_Excerpt to read_.
I have had approximately 4 beers ( a lot for me ) And I have the slightest buzz but I am going to post this any way.
Please forgive me if you are one of those people who can't drink alcohol.
the last few days have been a little chaotic and I am teetering on a for real depression.
My son 15 ( the idiot) has been home twice as far as I know, I did get to talk to him and touch him last night , but it still doesn't look too good. He is at a friend's house tonight as well. He has barely been home in 2 weeks. I feel powerless in the situation, seems that the state can't make him do any more than I can. so that is one issue.
Then there is Otis. Otis is the dog that my wife and I got on our 1 day honeymoon because we had a whole day and no one to take care of , so we needed a dog.

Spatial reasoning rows
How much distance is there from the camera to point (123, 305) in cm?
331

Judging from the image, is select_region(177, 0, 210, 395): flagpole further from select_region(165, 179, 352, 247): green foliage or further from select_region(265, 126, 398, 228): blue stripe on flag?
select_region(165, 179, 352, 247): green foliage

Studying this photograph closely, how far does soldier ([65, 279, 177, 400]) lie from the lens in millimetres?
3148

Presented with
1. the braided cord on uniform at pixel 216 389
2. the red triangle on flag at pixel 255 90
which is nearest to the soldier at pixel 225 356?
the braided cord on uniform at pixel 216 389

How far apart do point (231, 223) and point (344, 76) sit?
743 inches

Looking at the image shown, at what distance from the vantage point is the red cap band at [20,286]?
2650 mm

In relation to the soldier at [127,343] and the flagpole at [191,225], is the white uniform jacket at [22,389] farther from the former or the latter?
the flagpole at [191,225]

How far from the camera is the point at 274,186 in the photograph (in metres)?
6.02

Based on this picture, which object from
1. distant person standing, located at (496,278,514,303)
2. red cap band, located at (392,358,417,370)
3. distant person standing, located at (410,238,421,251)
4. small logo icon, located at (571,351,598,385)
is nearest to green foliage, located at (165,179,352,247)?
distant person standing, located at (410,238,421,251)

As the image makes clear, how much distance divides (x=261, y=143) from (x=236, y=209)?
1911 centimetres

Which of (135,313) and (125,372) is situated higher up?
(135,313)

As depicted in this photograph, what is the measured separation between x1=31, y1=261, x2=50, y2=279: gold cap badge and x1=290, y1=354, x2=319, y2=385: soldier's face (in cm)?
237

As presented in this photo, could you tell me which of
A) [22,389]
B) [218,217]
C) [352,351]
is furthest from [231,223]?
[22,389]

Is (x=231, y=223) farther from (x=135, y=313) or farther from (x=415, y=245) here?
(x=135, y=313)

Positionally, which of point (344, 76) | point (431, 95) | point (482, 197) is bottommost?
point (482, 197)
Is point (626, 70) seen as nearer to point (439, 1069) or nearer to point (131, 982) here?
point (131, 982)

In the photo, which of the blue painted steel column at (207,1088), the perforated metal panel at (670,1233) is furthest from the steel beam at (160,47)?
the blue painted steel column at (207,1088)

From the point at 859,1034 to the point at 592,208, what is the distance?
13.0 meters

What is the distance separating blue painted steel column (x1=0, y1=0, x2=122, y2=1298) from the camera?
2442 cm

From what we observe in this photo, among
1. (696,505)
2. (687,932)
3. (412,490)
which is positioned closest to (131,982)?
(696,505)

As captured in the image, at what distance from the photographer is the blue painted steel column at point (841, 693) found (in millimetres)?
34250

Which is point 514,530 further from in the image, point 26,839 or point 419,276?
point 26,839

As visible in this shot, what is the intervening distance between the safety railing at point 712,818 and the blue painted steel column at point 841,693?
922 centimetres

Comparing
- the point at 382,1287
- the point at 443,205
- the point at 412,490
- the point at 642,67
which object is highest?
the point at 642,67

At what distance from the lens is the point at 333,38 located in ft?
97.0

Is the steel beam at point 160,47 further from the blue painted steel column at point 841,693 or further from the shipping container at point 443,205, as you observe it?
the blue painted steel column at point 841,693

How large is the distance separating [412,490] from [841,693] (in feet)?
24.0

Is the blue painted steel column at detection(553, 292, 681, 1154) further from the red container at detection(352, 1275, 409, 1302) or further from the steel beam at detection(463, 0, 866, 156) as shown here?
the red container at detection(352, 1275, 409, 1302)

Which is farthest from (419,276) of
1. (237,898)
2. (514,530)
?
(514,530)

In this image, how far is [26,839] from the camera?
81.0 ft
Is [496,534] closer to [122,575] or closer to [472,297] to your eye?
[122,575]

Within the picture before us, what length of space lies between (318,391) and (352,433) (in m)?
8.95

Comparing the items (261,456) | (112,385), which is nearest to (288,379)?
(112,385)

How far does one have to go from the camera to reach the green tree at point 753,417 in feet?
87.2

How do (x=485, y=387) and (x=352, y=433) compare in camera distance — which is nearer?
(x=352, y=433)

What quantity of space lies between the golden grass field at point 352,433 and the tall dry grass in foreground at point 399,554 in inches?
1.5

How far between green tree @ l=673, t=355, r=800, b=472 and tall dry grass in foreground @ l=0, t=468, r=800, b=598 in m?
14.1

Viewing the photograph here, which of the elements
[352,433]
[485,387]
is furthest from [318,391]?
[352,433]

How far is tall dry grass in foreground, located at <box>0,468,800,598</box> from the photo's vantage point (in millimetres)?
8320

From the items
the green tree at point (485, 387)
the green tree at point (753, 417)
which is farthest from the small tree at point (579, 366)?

_The task_. List every family member and pet the writer mentions in the personal post. The rows are separate material and have no connection to the personal post.

_Result below_.
- The writer's son, who is 15
- The writer's wife
- Otis, the dog